Our study demonstrates the strength of using primary cells to study host cell immune responses to viral infection and offers a glimpse into the balance between virus- and host-generated responses that alter translation and influence global protein accumulation. Our primary epithelial cell culture model further highlights the multi-etiological origins of coronavirus-associated renal pathology–mitochondrial rearrangements as well as immune responses in particular. We observed a stronger impact on renal proximal tubular epithelial cells, which is consistent with clinical findings for SARS-CoV-2 infection (17, 57). Finally, our data provide insights into potential molecular mechanisms underlying renal pathogenesis associated with coronavirus infections which may aid in the development of future anti-coronavirus therapies.
Limitations
The primary cells used were obtained in limited amounts as surplus material from surgery. Consequently, they have to be combined with highly sensitive methods that are capable of quantifying small numbers of cells, limiting the number of possible assays. Furthermore, the primary PTC and DTC used here are well differentiated and therefore, highly reflect these nephronal cells in vivo, providing an improved insight into immune responses when compared with immortalized cell lines (Fig 4B). However, they do not reflect the complexity of the in vivo situation, particularly in regard to the spatial environment in the tissue. Thus, although our infection system provides a relevant in vitro model to assess renal cell host responses, it cannot recapitulate the breadth of pathological effects underlying AKI in COVID-19 patients. Therefore, our findings, particularly in the context of possible molecular targets, will require further evaluation in in vivo models for SARS-CoV-2 infection.
Materials and Methods
The study was conducted according to the guidelines of the Declaration of Helsinki and examined by the Ethics Committee of Clinics of the Goethe-University. Because of the complete anonymization of all patient data, an ethics vote was waived by the local ethics committee.
Informed consent statement
Informed consent was obtained from patients involved in the study.

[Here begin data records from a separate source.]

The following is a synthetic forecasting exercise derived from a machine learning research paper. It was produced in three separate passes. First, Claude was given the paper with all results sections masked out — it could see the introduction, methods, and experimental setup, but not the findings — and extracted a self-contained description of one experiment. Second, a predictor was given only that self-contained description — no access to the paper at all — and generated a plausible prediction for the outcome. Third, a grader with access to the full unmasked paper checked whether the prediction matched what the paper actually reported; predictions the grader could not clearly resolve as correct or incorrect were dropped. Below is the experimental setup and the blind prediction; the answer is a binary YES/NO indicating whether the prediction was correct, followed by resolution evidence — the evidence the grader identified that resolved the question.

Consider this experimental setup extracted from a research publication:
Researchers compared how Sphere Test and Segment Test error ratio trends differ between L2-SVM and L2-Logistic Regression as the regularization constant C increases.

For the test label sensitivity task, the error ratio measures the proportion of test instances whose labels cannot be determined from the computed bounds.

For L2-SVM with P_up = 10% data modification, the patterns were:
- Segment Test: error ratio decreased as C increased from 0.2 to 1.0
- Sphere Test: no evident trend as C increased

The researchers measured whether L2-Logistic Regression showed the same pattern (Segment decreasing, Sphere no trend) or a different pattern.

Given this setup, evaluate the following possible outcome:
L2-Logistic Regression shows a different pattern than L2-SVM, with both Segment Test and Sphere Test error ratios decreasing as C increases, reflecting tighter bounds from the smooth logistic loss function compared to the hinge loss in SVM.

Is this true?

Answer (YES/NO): YES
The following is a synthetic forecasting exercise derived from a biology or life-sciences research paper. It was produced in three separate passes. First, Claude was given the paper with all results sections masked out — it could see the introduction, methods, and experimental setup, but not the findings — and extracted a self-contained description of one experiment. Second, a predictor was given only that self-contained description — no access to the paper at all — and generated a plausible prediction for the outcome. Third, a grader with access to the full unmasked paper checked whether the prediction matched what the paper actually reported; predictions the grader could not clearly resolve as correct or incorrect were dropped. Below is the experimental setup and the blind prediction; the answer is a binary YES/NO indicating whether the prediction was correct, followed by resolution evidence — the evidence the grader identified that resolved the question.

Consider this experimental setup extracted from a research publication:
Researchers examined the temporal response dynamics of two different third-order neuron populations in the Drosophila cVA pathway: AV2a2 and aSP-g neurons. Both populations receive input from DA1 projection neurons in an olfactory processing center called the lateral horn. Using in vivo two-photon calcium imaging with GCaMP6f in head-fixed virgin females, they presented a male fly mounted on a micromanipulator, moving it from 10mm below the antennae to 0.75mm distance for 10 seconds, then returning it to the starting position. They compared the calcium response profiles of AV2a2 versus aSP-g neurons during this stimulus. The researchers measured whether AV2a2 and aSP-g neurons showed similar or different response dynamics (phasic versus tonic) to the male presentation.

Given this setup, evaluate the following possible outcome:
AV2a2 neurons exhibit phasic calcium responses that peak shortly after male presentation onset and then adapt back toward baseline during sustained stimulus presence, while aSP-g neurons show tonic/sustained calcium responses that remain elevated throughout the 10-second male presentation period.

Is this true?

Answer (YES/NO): NO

Isolation, culture, and characterization of primary epithelial cells
Human renal proximal and distal tubular epithelial cells were isolated using antibody-coated magnetic beads as described previously (27, 29). In brief, cells were prepared after tumor nephrectomies from portions of the kidney not involved in renal cell carcinoma. First, the tissue was minced and digested with collagenase/dispase. Then, the digested fragments were passed through a 106 μm mesh and incubated with collagenase IV, DNase, and MgCl2. After Percoll density gradient centrifugation, unspecific binding sites were blocked by preincubation with human immunoglobulin G (hIgG, 5 mg/ml). To enrich PTC, an antibody against aminopeptidase M (APM, ANPEP, and CD13) was used. DTC were isolated using an antibody recognizing Tamm-Horsfall glycoprotein (Uromucoid), a specific antigen of the thick ascending limb of Henle’s loop and the early distal convoluted tubule. Finally, cells were incubated with a bead-conjugated secondary antibody and isolated by immunomagnetic separation applying the Mini-MACS system (Miltenyi). Isolated cells were seeded in six-well plates precoated with FBS and were grown in medium 199 (Sigma-Aldrich) with a physiological glucose content, 10% FBS at 37°C and 5% CO2 in a humidified atmosphere. Cells were passaged by trypsination.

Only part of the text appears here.